**Texto de lectura:**
Mar

Lo mejor de veranear con calma -y no es un contrasentido, porque los hay que convierten el mes de descanso en una Maratón- es que tienes tiempo para plantearte las cosas más inverosímiles. Por ejemplo. El color del mar. Ya os he dicho, que lo mejor de Águilas son los elementos, ajenos a la mano del hombre, impredecibles e imprevisibles. Y, sin duda, casi lo mejor de todo, es el mar.

Ayer por la tarde paseábamos al perro monte arriba y para darle más carrete al animal, decidimos salirnos del caminito y subirnos a uno de los picos que rodean la bahía para ver las vistas desde allí arriba. Y la verdad, es que en vez de mirar montes y pueblo al fondo, nos sentamos mirando el mar, que da para mucho más. El sol ya caía y la luz dorada le daba a la superficie un brillo plateado que, sin embargo, aún dejaba ver los diferentes azules de las corrientes. Porque las corrientes, ya sean calientes o frías, tienen diferentes tonos de azul. A los pies del monte, el agua rompe contra unas rocas negras planas y brillantes de tanto lamerlas las olas, que nosotros decimos que son de pizarra, porque se parecen a los tejados de los chalets, pero que seguramente serán otra cosa de esas que saben los geólogos. Allí hay poca profundidad y el agua está tan limpia que desde arriba se ve la arena del fondo. Y no es azul, es amarilla como el grano fino de la arena.

**Consignas del ejercicio:**
1. Pasa al inglés esta oración del texto sobre el mar: «Allí hay poca profundidad y el agua está tan limpia que desde arriba se ve la arena del fondo.»
2. Resume el párrafo del texto sobre el mar que empieza con «Ayer por la tarde paseábamos» y conserva sus datos principales.
3. Transcribe el fragmento del texto sobre el mar que comienza en "Lo mejor de veranear" y termina en "todo, es el mar.".

Preguntas sobre la geometría de la escena:
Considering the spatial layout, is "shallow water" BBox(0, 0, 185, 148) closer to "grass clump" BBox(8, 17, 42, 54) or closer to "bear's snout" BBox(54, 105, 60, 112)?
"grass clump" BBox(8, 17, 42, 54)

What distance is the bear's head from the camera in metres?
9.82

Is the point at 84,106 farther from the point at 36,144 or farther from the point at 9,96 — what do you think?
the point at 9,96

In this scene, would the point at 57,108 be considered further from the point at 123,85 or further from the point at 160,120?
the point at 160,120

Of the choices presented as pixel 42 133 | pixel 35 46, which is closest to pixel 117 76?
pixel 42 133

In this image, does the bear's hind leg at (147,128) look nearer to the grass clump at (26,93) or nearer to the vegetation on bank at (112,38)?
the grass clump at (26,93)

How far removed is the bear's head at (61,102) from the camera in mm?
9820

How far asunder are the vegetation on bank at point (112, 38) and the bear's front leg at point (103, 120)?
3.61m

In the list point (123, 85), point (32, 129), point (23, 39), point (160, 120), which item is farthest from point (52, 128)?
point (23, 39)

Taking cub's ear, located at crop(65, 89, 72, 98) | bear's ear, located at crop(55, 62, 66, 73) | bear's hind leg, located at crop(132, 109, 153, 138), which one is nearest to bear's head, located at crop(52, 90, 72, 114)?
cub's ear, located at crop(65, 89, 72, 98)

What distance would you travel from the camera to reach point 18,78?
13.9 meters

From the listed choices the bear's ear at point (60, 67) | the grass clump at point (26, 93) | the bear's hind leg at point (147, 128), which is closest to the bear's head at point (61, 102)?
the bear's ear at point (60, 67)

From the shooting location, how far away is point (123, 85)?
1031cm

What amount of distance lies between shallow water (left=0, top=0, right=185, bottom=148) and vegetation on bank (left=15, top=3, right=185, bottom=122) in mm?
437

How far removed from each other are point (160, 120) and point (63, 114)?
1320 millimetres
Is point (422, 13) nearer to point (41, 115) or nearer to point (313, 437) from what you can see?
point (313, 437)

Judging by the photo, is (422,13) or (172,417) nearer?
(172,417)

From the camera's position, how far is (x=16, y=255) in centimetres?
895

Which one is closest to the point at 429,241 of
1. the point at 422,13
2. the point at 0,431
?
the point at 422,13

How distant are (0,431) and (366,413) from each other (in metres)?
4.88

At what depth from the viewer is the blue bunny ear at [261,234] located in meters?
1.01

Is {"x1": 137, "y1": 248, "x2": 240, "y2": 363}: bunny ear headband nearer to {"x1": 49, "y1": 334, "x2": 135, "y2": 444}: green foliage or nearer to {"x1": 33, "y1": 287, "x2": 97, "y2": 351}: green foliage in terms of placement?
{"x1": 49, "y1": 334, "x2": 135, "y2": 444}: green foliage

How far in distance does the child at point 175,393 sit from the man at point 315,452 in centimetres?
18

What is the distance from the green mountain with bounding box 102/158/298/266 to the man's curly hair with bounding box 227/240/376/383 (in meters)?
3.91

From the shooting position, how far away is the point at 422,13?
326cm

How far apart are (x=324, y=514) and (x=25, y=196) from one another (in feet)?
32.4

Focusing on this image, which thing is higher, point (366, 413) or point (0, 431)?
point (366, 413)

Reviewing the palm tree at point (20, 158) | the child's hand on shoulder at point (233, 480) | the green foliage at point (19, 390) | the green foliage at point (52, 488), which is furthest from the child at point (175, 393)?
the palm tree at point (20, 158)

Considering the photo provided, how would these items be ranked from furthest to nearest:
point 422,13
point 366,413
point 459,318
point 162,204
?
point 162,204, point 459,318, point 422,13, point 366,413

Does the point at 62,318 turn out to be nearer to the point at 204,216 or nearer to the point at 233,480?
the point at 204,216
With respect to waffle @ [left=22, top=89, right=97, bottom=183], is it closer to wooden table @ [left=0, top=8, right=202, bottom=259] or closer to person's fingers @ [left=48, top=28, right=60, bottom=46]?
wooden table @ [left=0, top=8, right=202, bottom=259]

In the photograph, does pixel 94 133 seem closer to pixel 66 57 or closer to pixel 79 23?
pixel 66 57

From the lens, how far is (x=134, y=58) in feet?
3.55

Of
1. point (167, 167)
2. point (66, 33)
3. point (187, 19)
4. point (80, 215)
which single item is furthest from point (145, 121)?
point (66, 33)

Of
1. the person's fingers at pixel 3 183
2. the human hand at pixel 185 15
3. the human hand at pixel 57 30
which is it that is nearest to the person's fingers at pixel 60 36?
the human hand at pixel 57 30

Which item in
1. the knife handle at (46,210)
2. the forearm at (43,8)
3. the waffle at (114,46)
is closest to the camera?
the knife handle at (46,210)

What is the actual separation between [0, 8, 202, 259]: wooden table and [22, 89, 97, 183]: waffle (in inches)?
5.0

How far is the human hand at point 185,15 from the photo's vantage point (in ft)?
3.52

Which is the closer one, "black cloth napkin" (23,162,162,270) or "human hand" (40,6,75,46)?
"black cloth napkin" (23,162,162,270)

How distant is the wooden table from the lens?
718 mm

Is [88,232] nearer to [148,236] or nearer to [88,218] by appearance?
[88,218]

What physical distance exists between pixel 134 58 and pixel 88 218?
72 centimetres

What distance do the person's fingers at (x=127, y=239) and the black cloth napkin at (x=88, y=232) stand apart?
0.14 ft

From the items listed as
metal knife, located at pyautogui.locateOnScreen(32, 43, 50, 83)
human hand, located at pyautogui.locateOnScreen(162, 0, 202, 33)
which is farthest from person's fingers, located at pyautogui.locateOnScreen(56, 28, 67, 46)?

**Soluciones:**
1. The water there is shallow and so clear that from up above you can see the sand on the bottom.

2. Ayer por la tarde, mientras paseábamos al perro monte arriba, dejamos el camino y subimos a uno de los picos que rodean la bahía. Allí, en lugar de mirar los montes y el pueblo, nos pusimos a contemplar el mar. Con el sol cayendo, la luz dorada daba a la superficie un brillo plateado. Aun así, se distinguían los distintos azules de las corrientes, pues cada corriente, caliente o fría, tiene su propio tono. Al pie del monte, el agua rompe contra unas rocas negras, planas y brillantes que parecen de pizarra, aunque seguramente sean de otro material. La zona es poco profunda y el agua está tan limpia que desde arriba se ve el fondo, que no es azul, sino amarillo como la arena.

3.
Lo mejor de veranear con calma -y no es un contrasentido, porque los hay que convierten el mes de descanso en una Maratón- es que tienes tiempo para plantearte las cosas más inverosímiles. Por ejemplo. El color del mar. Ya os he dicho, que lo mejor de Águilas son los elementos, ajenos a la mano del hombre, impredecibles e imprevisibles. Y, sin duda, casi lo mejor de todo, es el mar.